= J V S Wilkinson =

Specialist in Persian manuscripts

James Vere Stewart Wilkinson (1885-1957) was a specialist in Persian manuscripts and miniature paintings at the British Museum.

==Life==
After winning a Classical Scholarship to Oxford, Wilkinson joined the Indian Civil Service, serving in the Northwest Frontier and United Provinces. He joined the Department of Oriental Manuscripts at the British Museum in 1924, and started working on Persian and Mughal painting. He was on the Committee of the International Exhibition of Persian Art at the Royal Academy in 1930. He left the British Museum in 1946 to take up the role of Librarian at the Chester Beatty Collection in London and later Dublin. He helped to select the Mughal miniatures for the International Exhibition of Indian Art at the Royal Academy, 1947–48.

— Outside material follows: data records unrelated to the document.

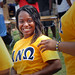 An Alpha Nu Omega sorority sister is all smiles at UAB Black Students Board Back to School Jam on Harris Field.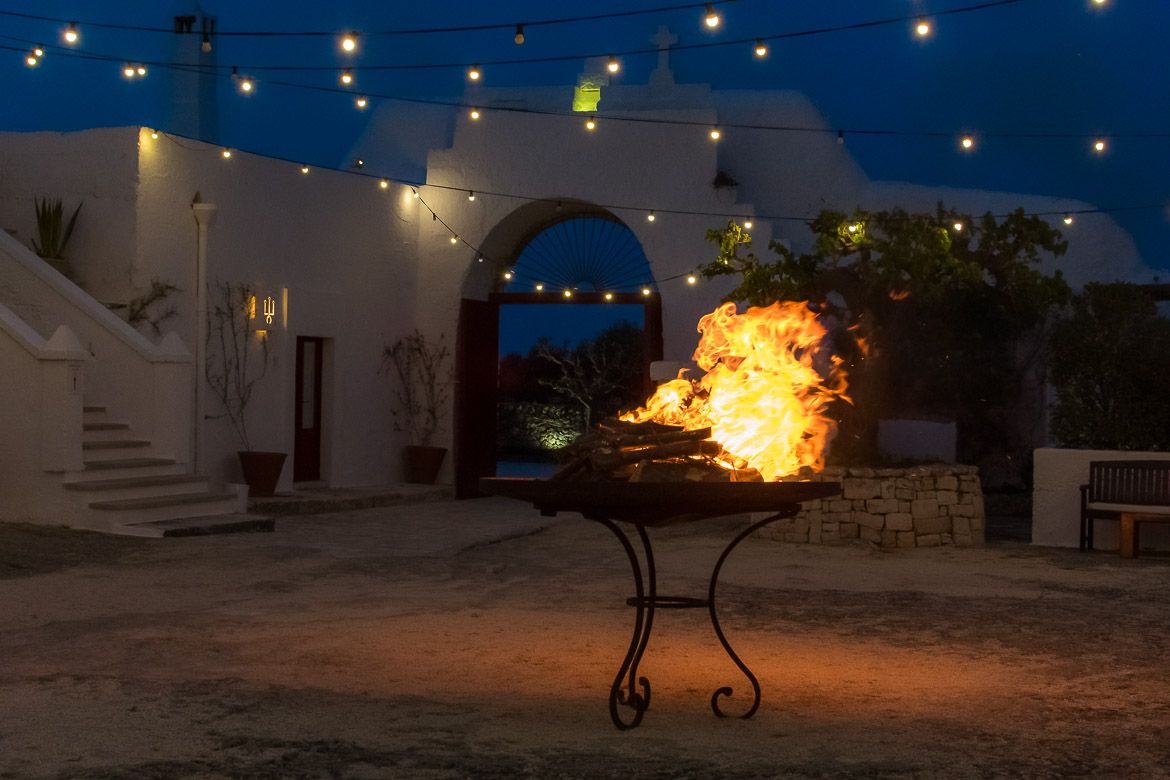 This photo shows the large central couryard at Masseria Torre Coccaro in the evening. There are lines of small lamps lit and also a big fire right in the middle of the courtyard.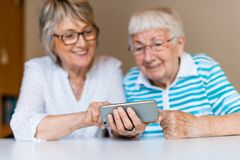 Hög dam som använder den smarta telefonen med hennes moder arkivfoton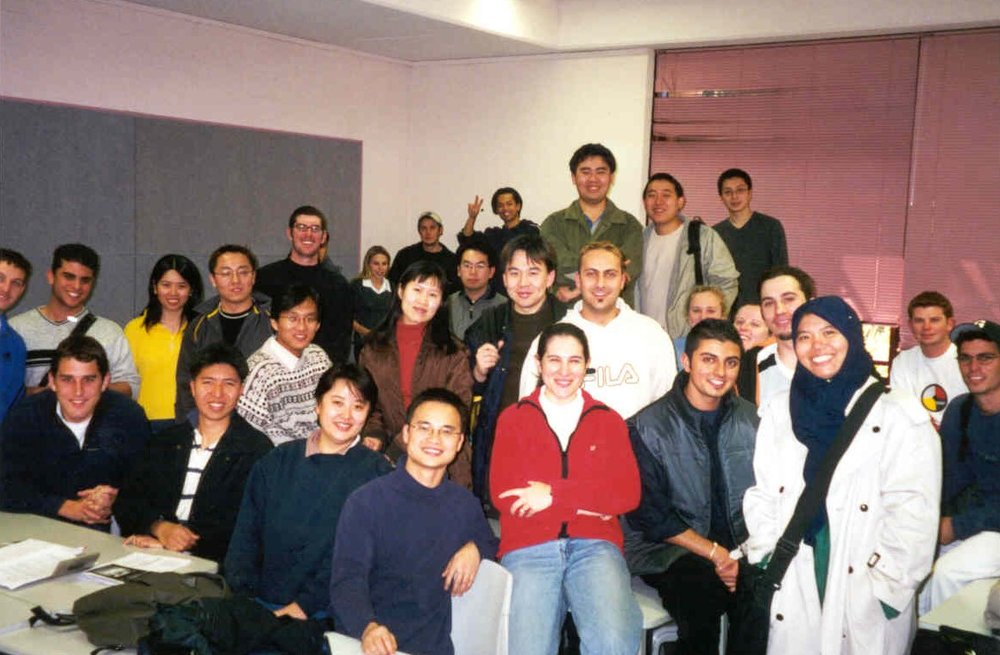 In 2001 I began tutoring at UOW, in IT Strategic Planning. Here is a photo from my very first class completion- the vast majority of this Masters class were international students who knew that studying IT post the dot.com crash was the way to go. I am in the foreground wearing a red GAP jacket, likely counterfeit, purchased just outside the US Embassy in Beijing at the Silk Markets in the preceding year. But that's another story...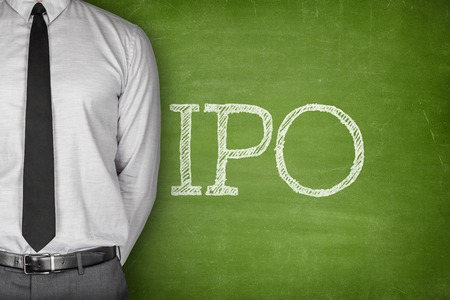 public offering: IPO or Initial public offering text on blackboard with businessman on side Stock Photo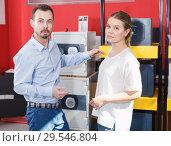 Купить «Attractive girl with boyfriend buying for new reliable safe box», фото № 29546804, снято 17 апреля 2018 г. (c) Яков Филимонов / Фотобанк Лори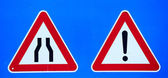 Road signs on blue — Stock Photo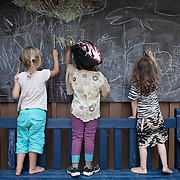 Link&ouml;ping, Sweden, August 19, 2012. Children play in the outdoor space at Stolplyckan, the second biggest collective in Sweden with 184 apartments. <br /> <br /> Link&ouml;ping, Svezia, Agosto 2012. Bambini giocano negli spazi comuni del collettivo Stolplyckan, il secondo pi&ugrave; grande collettivo abitativo della Svezia, con un totale di 184 appartamenti.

A sundial was gifted and placed in the garden at Pembroke College, Cambridge, in his memory, from his friend Professor Arthur J. Arberry, Fellow of Pembroke.
==Selected publications==
- (with Laurence Binyon, Persian Miniature Painting: Including a Critical and Descriptive Catalogue of the Miniatures Exhibited at Burlington House, January–March, 1931, exh. cat., Oxford University Press (NY) and Oxford University Press (UK) (London, England, 1933).
- (with James Fuller Blumhardt), Second supplementary catalogue of Bengali books in the library of the British Museum acquired during the years 1911-1934 (London: British Museum, 1939)
- (with Basil Gray and Laurence Binyon) Persian Miniature Painting, 3 vols (London: 1933)
- Mughal painting (London: Faber and Faber, 1948)
- The lights of Canopus: Anvar I Suhaili (1929)
- Catalogue of the Indian Miniatures in the Chester Beatty Library, 3 vols (1936)
- An Exhibition of Japanese Prints from the Collection of Sir Chester Beatty, etc. (Dublin, 1955)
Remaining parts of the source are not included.